IFNγ was quantitated using a conventional ELISA assay. Reagents were purchased from Mabtech, Stockholm, Sweden, and used as recommended. Briefly, 96-well plates were coated with the first antibody (1 μg/ml in PBS, 100 μl/well) for 4–12 h at room temperature. After washing twice with PBS, the wells were saturated with PBS/BSA 0.5% for 1 h. After washing, the wells received 100 μl of each sample (either neat or diluted in PBS/BSA 0.5% Tween20 0.01%). Following incubation for 1 h, the wells were washed three times with PBS-Tween. The second biotinylated antibody diluted at 1 μg/ml in PBS/BSA-Tween was added. One hour later, the wells were washed three times with PBS-Tween and alkaline phosphatase-conjugated streptavidin was added at 1 μg/ml in PBS/BSA-Tween. After 1 h, the wells washed three times and the enzyme substrate PNPP (Sigma Aldrich, St. Louis, MO) was added at 1 mg/ml in diethanolamine buffer pH 9. Following a 30–60-min incubation at room temperature, the plates were scanned at 415 nm. IFNγ concentration in the samples was determinate using a titration curve with a cytokine standard by the manufacturer.

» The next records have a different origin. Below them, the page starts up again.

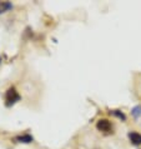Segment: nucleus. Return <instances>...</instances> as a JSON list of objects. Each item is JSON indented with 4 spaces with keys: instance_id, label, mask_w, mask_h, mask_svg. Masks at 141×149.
Listing matches in <instances>:
<instances>
[{
    "instance_id": "7",
    "label": "nucleus",
    "mask_w": 141,
    "mask_h": 149,
    "mask_svg": "<svg viewBox=\"0 0 141 149\" xmlns=\"http://www.w3.org/2000/svg\"><path fill=\"white\" fill-rule=\"evenodd\" d=\"M131 115H132V118H134V119L141 118V104L135 105L134 108L131 109Z\"/></svg>"
},
{
    "instance_id": "5",
    "label": "nucleus",
    "mask_w": 141,
    "mask_h": 149,
    "mask_svg": "<svg viewBox=\"0 0 141 149\" xmlns=\"http://www.w3.org/2000/svg\"><path fill=\"white\" fill-rule=\"evenodd\" d=\"M11 9H13V4L10 1H0V14H4Z\"/></svg>"
},
{
    "instance_id": "1",
    "label": "nucleus",
    "mask_w": 141,
    "mask_h": 149,
    "mask_svg": "<svg viewBox=\"0 0 141 149\" xmlns=\"http://www.w3.org/2000/svg\"><path fill=\"white\" fill-rule=\"evenodd\" d=\"M21 95L19 94V92L15 89V86H10L9 89L5 92V97H4V102H5V107L10 108V107L15 105L18 102H20Z\"/></svg>"
},
{
    "instance_id": "8",
    "label": "nucleus",
    "mask_w": 141,
    "mask_h": 149,
    "mask_svg": "<svg viewBox=\"0 0 141 149\" xmlns=\"http://www.w3.org/2000/svg\"><path fill=\"white\" fill-rule=\"evenodd\" d=\"M1 63H3V58L0 56V65H1Z\"/></svg>"
},
{
    "instance_id": "3",
    "label": "nucleus",
    "mask_w": 141,
    "mask_h": 149,
    "mask_svg": "<svg viewBox=\"0 0 141 149\" xmlns=\"http://www.w3.org/2000/svg\"><path fill=\"white\" fill-rule=\"evenodd\" d=\"M127 138L130 140V143L135 147H140L141 146V134L139 132H135V130H131L127 133Z\"/></svg>"
},
{
    "instance_id": "6",
    "label": "nucleus",
    "mask_w": 141,
    "mask_h": 149,
    "mask_svg": "<svg viewBox=\"0 0 141 149\" xmlns=\"http://www.w3.org/2000/svg\"><path fill=\"white\" fill-rule=\"evenodd\" d=\"M109 113L111 114V115H114V117H116V118H119L120 120H122V122H125L126 120V115L124 114V111H121V110H118V109H114V110H110Z\"/></svg>"
},
{
    "instance_id": "2",
    "label": "nucleus",
    "mask_w": 141,
    "mask_h": 149,
    "mask_svg": "<svg viewBox=\"0 0 141 149\" xmlns=\"http://www.w3.org/2000/svg\"><path fill=\"white\" fill-rule=\"evenodd\" d=\"M96 129L104 134H110V133H113V124H111L109 119L101 118L96 122Z\"/></svg>"
},
{
    "instance_id": "4",
    "label": "nucleus",
    "mask_w": 141,
    "mask_h": 149,
    "mask_svg": "<svg viewBox=\"0 0 141 149\" xmlns=\"http://www.w3.org/2000/svg\"><path fill=\"white\" fill-rule=\"evenodd\" d=\"M14 140L16 143H23V144H29V143H32L34 142V136L29 133L25 134H21V135H16Z\"/></svg>"
}]
</instances>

CD107a degranulation assay

NK cells were selected (NK isolation Kit) from buffy coat preparations of consenting blood donors and were processed following the manufacturer’s protocol. NK cells were activated with 50 IU/ml IL-2 for 24 h. After washings with PBS, NK cells were co-cultured for 3 h with either AML blasts and IFNγ-stimulated AML blasts at 1:1, 1:3, and 1:10 effector-to-target (E:T) ratio. K562 (NK-sensitive) or Raji cells (NK-resistant) were used as NK activity control, as previously published. Thereafter, the cells were labeled with PE-conjugated anti-CD56, APC-conjugated anti-CD-3, and FITC-conjugated anti-CD107a antibodies for 20 min at 4°C, followed by flow cytometry analysis. Isotype-matched antibodies from the same manufacturer were used to assess background fluorescence.